Combining multiple matchers with logical conditions (and/or) increases accuracy. For instance, you might require a 200 status code AND the presence of the updated sensitive field in a subsequent GET request to the profile endpoint.
Extracting Relevant Information
extractors can pull specific data from the response, such as updated tokens, IDs, or the value of the assigned sensitive field. This is particularly useful in multi-step workflows where extracted data from one request is fed into a subsequent one.
For example, if the API response reflects the updated is_admin status, an extractor could capture this:
extractors:
- type: json
json:
- '.is_admin'
name: new_admin_status
This would extract the value of is_admin from the JSON response, naming it new_admin_status for output or further use.
Real-World Scenario: Profile Update Privilege Escalation
Consider an API endpoint /api/v1/user/settings that allows a user to update their display name and notification preferences. A legitimate request might look like this:
POST /api/v1/user/settings HTTP/1.1
Host: example.com
Content-Type: application/json
Authorization: Bearer [user_token]
{
"displayName": "NewUserName",
"notificationsEnabled": true
}
A mass assignment attempt would involve adding a sensitive, unauthorized parameter to this request:
POST /api/v1/user/settings HTTP/1.1
Host: example.com
Content-Type: application/json
Authorization: Bearer [user_token]
{
"displayName": "NewUserName",
"notificationsEnabled": true,
"is_admin": true,
"user_role": "administrator",
"account_type": "premium"
}
The custom Nuclei template would send this modified payload and look for indicators in the response (or a follow-up request) that these sensitive fields were accepted and processed.

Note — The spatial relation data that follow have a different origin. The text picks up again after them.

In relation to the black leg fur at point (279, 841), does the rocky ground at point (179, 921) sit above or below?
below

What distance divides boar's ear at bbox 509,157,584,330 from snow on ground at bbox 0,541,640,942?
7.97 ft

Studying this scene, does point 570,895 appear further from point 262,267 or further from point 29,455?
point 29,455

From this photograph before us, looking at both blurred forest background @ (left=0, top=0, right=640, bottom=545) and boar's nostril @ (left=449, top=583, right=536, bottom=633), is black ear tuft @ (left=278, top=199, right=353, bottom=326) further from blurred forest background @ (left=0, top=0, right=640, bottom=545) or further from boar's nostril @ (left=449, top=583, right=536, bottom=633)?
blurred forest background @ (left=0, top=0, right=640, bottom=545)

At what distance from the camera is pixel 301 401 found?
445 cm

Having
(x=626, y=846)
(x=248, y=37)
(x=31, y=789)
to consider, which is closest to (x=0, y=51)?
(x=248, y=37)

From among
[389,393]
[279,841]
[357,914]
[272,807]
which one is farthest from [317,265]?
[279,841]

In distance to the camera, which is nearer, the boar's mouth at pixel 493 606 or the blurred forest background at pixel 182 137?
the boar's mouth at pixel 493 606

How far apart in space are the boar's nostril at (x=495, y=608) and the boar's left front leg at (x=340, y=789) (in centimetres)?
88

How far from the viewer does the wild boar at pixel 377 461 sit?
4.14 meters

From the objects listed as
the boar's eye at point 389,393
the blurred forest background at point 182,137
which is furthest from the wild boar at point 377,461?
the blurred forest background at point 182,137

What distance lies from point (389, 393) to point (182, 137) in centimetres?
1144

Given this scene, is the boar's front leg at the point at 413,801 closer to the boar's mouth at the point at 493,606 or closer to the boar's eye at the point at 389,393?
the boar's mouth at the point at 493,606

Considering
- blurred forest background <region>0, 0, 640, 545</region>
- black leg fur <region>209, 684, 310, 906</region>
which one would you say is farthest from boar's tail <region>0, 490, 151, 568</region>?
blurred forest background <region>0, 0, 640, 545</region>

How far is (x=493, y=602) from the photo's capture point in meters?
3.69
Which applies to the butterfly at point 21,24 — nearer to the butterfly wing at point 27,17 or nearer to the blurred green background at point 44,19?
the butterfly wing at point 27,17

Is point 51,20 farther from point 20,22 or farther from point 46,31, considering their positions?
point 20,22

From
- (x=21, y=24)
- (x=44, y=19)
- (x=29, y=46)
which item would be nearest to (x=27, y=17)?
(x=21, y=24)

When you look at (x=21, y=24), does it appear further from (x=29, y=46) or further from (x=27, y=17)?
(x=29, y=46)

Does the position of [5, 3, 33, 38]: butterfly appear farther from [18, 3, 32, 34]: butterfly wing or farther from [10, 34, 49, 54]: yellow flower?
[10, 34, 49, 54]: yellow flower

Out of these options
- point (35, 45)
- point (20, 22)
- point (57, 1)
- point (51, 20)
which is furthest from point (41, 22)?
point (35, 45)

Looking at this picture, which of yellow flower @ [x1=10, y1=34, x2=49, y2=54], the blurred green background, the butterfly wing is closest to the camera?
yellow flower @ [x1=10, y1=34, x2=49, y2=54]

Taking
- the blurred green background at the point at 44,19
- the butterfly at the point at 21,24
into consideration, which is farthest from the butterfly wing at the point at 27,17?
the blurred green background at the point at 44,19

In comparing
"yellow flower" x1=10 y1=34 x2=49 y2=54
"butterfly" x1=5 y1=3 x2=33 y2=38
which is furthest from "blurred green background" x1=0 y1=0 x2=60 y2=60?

Executing Custom Templates with Nuclei
Once the .yaml template file is saved (e.g., api-mass-assignment.yaml), running it against a target is straightforward. Nuclei offers various command-line options.
To scan a single URL:
nuclei -u https://api.example.com -t api-mass-assignment.yaml -v -o results.txt
Here:
-uspecifies the target URL.-tpoints to your custom template.-venables verbose output, which is helpful for debugging and seeing request/response details.-osaves the output to a file.
For scanning multiple targets from a list:
nuclei -l targets.txt -t api-mass-assignment.yaml -o mass_assignment_findings.json -json
The targets.txt file should contain one URL per line. Using -json outputs results in JSON format, which is useful for automation and parsing.
To validate your template syntax before running:
nuclei -validate -t api-mass-assignment.yaml
This ensures the YAML is correctly formatted and the Nuclei engine can parse it.
Interpreting Nuclei Output
A successful match in Nuclei's output indicates that your custom template conditions were met. For mass assignment, this means the API likely processed the unauthorized parameter. The verbose output (`-v`) or debug mode (`-debug`) can show the exact requests and responses, allowing for manual verification of the vulnerability. Look for the specific words or regex patterns you defined in your matchers within the response body. If the response contains the injected sensitive field and its manipulated value (e.g., "is_admin": true), it's a strong indicator of a mass assignment vulnerability. If the API returns an error or rejects the unknown parameters, the template should not fire, or your negative matchers should prevent a false positive.
Always follow up Nuclei findings with manual verification using tools like Burp Suite or curl to confirm the vulnerability and assess its true impact.